Another period of absence. I’m still kickin’ and I’m still shooting photographs–nearly daily. In my defense, I’m trying to protect YOU. Much of what I’ve shot lately wouldn’t interest you.
But these might.
I have an iPod Touch. It’s a neat little gadget that almost convinces me I want an iPhone. But if I did have an iPhone, I’d never use it as a phone because it would not have the battery life in it to do so after playing Angry Birds and taking photographs.
The only downfall of the iPod Touch is that the camera on it is crap compared to the 5MP camera on the iPhone.
Here are 10 photos that I took tonight at a hockey rink in Southern NY. “Suspicious of Fads” because I’m still not sure whether Hipstamatic qualifies as art–or as faddish photography. Nevertheless, I like messing around with it from time to time. Here are some different styles and settings with features I found around the rink.
I’d been itchin for awhile to get a good portrait shot to post here. Today, my 13 year-old Beagle looked at me in such a way that I knew I had my subject.

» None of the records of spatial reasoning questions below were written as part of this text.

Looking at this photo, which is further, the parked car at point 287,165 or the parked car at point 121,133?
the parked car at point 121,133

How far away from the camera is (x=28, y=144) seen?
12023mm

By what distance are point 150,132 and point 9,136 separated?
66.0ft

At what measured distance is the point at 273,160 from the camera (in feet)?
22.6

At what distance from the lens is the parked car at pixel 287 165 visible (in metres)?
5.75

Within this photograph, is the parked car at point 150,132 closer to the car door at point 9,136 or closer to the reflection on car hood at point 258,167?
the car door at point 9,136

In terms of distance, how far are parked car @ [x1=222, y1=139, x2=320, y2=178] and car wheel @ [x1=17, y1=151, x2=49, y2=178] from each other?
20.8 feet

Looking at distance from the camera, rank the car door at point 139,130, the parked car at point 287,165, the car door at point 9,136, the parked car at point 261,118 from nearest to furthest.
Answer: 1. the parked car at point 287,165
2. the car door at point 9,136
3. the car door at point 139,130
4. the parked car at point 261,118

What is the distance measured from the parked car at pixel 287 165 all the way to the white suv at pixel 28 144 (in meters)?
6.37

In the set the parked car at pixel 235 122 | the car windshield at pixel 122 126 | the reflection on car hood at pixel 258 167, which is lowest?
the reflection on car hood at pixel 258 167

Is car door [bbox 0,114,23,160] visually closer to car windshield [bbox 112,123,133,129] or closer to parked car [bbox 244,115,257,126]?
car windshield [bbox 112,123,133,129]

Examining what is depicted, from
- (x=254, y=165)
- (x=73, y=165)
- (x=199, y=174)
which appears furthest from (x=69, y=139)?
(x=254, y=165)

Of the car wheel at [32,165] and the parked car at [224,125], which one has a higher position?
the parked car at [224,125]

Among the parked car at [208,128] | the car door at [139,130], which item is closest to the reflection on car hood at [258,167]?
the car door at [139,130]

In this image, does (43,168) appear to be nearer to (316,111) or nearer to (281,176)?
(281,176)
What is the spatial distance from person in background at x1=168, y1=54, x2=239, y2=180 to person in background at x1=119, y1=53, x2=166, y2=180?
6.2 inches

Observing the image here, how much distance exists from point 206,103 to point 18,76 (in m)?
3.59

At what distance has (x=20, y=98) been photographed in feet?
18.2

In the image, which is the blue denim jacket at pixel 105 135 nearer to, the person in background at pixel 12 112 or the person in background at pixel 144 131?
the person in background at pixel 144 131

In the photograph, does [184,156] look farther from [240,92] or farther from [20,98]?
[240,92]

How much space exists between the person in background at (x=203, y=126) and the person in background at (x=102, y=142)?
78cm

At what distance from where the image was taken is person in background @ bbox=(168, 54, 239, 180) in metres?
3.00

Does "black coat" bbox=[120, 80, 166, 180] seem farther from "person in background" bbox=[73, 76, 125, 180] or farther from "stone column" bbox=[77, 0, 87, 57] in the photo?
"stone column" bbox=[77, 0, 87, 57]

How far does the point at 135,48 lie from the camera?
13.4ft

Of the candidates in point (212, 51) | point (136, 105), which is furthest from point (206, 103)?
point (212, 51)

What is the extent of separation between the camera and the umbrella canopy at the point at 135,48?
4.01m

I commanded her to sit. Bailey instantly knew I was taking her photo. She even whined with excitement in-between two sets. When I was done shooting, she exploded with happiness and tail wagging and looked at the camera as if to say, “Please let me see how I look.”
This old Beagle has been through everything with me and my family. I held her when she was a whimpering 8 week-old puppy. She’s in her golden years, now–but sitting for my camera today seemed to add a spark to her day. Since I took these photos, Bailey has been at my side, tail wagging; I wonder “what is she thinking?”.

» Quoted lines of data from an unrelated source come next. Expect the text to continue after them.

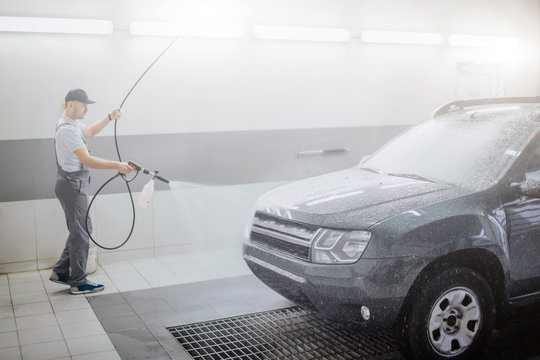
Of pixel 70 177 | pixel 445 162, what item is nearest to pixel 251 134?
pixel 70 177

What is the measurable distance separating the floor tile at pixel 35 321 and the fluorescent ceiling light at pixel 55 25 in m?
3.02

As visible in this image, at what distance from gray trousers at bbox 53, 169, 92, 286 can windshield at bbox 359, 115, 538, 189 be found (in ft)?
9.09

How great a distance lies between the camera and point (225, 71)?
7.36 meters

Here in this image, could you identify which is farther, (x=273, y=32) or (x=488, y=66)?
(x=488, y=66)

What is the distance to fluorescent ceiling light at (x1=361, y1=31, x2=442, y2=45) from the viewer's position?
26.7ft

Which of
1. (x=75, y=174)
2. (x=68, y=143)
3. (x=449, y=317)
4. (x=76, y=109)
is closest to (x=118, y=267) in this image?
(x=75, y=174)

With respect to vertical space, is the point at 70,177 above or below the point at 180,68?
below

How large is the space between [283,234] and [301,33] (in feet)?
12.6

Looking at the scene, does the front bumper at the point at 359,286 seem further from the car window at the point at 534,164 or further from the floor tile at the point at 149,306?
the floor tile at the point at 149,306

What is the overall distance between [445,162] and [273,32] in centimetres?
337

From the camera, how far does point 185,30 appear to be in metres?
7.03

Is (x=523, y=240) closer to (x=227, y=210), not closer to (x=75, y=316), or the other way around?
(x=75, y=316)

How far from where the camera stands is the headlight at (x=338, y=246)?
13.1 ft

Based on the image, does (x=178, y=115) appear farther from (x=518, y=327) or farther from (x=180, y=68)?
(x=518, y=327)
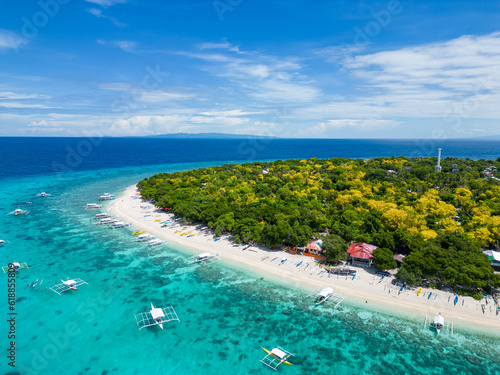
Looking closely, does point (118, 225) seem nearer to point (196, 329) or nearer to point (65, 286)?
point (65, 286)

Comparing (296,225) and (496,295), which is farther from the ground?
(296,225)

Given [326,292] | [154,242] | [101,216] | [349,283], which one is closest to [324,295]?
[326,292]

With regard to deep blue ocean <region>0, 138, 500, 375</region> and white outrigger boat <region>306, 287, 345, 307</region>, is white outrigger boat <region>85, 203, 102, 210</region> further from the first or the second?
white outrigger boat <region>306, 287, 345, 307</region>

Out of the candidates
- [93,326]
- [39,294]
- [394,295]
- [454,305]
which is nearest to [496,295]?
[454,305]

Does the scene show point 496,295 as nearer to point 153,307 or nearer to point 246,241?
point 246,241

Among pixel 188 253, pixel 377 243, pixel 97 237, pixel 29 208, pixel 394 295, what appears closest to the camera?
pixel 394 295

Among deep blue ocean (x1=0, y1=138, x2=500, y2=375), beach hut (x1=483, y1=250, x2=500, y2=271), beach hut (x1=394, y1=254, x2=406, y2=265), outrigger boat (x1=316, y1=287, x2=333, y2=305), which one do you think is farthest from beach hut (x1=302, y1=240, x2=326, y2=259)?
beach hut (x1=483, y1=250, x2=500, y2=271)
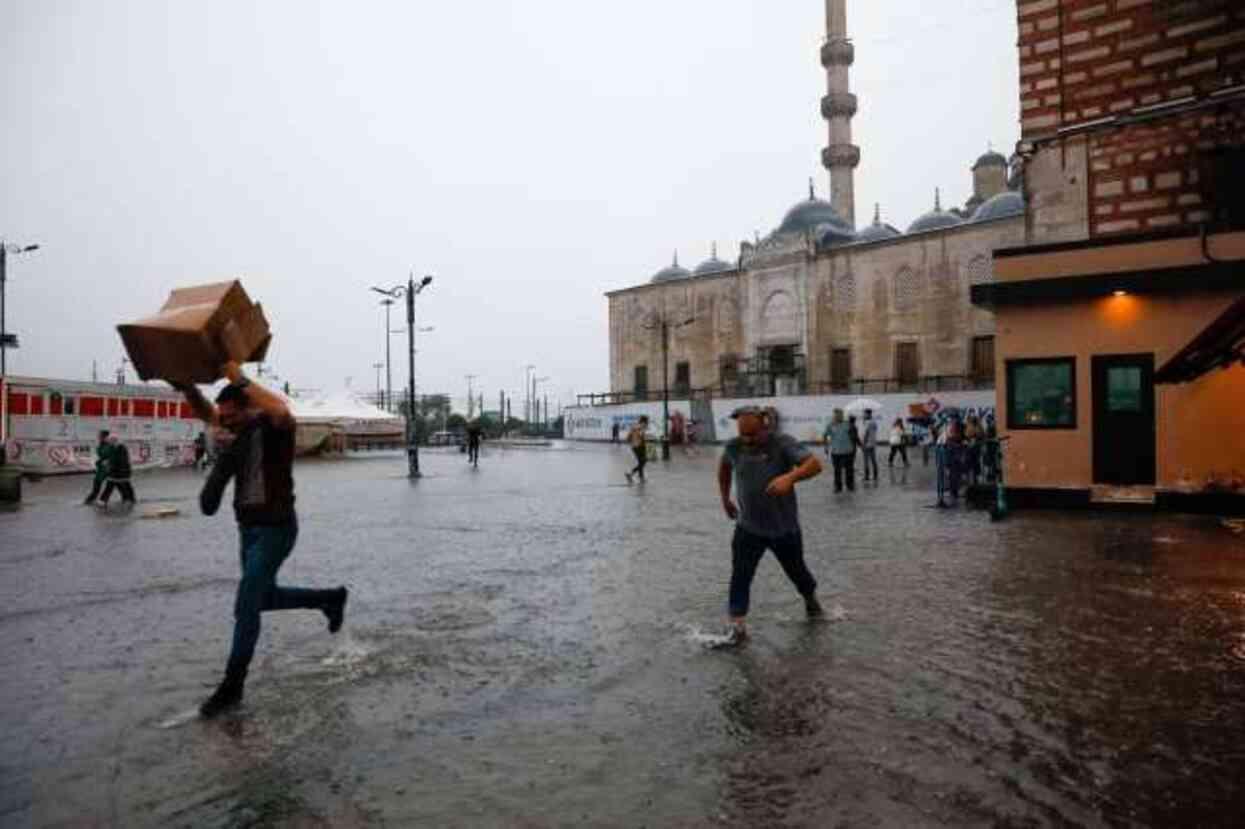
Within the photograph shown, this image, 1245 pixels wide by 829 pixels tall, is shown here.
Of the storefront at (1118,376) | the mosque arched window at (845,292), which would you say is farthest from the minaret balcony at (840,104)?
the storefront at (1118,376)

I went out today because I needed some fresh air and I also needed to satisfy a curiosity I’ve had for the past week.
About the curiosity: While looking around my area via Google Maps, I found this odd shadow just a few miles south. It looked like a house or maybe monument–after all, Civil War bleeds through this area to this very day.

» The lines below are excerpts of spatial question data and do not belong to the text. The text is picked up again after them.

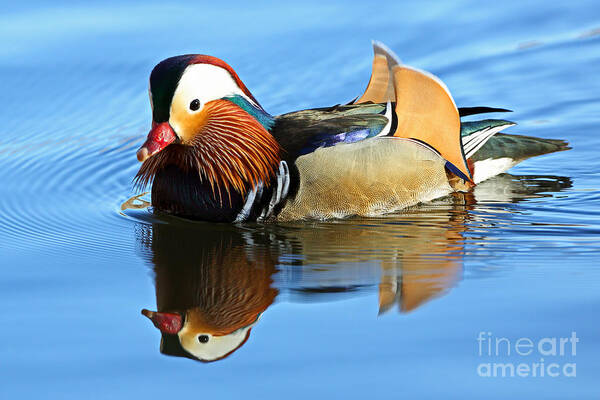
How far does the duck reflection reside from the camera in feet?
16.2

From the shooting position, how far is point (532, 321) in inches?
185

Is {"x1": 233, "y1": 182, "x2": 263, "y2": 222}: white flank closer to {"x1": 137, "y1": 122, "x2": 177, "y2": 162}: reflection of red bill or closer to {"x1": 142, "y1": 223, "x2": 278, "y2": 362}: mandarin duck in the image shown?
{"x1": 142, "y1": 223, "x2": 278, "y2": 362}: mandarin duck

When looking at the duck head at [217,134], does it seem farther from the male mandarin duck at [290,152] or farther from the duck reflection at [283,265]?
the duck reflection at [283,265]

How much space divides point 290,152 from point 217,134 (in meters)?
0.49

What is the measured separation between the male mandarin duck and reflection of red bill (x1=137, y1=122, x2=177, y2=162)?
0.04ft

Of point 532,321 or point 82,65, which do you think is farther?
point 82,65

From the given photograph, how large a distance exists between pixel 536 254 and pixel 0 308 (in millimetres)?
2868

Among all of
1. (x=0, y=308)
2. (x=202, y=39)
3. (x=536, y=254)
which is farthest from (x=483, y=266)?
(x=202, y=39)

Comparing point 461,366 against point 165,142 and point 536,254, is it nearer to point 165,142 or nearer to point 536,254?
point 536,254

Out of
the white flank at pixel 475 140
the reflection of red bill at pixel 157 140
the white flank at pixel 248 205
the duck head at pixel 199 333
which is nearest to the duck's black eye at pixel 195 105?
the reflection of red bill at pixel 157 140

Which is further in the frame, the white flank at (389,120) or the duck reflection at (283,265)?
the white flank at (389,120)

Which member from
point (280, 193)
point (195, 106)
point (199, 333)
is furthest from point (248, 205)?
point (199, 333)

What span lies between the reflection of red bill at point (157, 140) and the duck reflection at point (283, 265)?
558mm

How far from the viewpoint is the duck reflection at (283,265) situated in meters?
4.94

When I got there, here what I saw:
I drove away without even taking a photo. Then, the oddity of the scene made me stop and drive back to take that photo. I’d driven two miles away when the image of the house finally struck me. It’s February; trees are bare except for the evergreens. Not only does the tree by the house look unseasonably green, but the leaves were shaking in the breeze just a little too much. The road to the house is now as forgotten as the family that once lived here. But something is there. On the drive back, I didn’t see another tree in green that didn’t have needles.
This interesting location I did *not* anticipate. How peaceful to live and work in a mill.
This house stood alone in a field, happily tucked into the trees. Nearly forgotten, but not gone. I would love to meet someone who grew up in this house. . .
Alternate view of the same house. Time has moved on–but how much?
I drove by two areas that looked like this next photo. In places, the land is being stripped of all life. This particular area looked so thoroughly destroyed that it reminded me of photos of a WWI or Civil War battlefield after the Soldiers and field artillery had made their marks.
This tree caught my eye. There are many like this when power lines are near; however, nothing was in the vicinity of this tree.
It was a typical hot day at Bagram Airfield, Afghanistan. I was carrying my camera around the airfield when I happened to pass by a “local national” work crew. He seemed to be the most junior man on the squad–following the younger men around, he carried only a mop. This mop man was unusual, though; his black turban suggested he was Taliban or a Taliban sympathizer. He looked old, too. His old wasn’t the type of old that we (in the Western world) know; this was rock-old. Dirt-old. I knew I needed a photo. But it was the black turban that had caught my eye and it was the black turban I needed proof of.
I approached the Afghans and pointed very tentatively at the old man, and then I pointed to my camera. They shouted something to him in either Pashto or Dari, and he turned and leaned the mop up against the wall of the mil-van latrine. He then walked out into the sun. The young men pointed at me; I smiled and pointed at the camera, and then tried to ask him if he wouldn’t mind me taking his photo.
He seemed almost too polite and too passive. I asked him to come over to the wall of the building. I believe I took but one photo. Here it is.
When I looked at the photo for the first time full-screen on the computer, I knew that I was hooked on street photography and portrait photography. What I didn’t know is that I had captured one of my best images yet.
During two tours in Afghanistan, I have not seen an older native. Afghanistan is a rough and tough country. This man, however, had endured. He is a survivor. How many Russian Hinds had he downed? How many occupiers of his country has he seen? On which side (if there are indeed sides in war and especially in Afghanistan) does he do his fighting these days? Or does he only wield a mop? I took this photo in 2006; where are you now, mop man?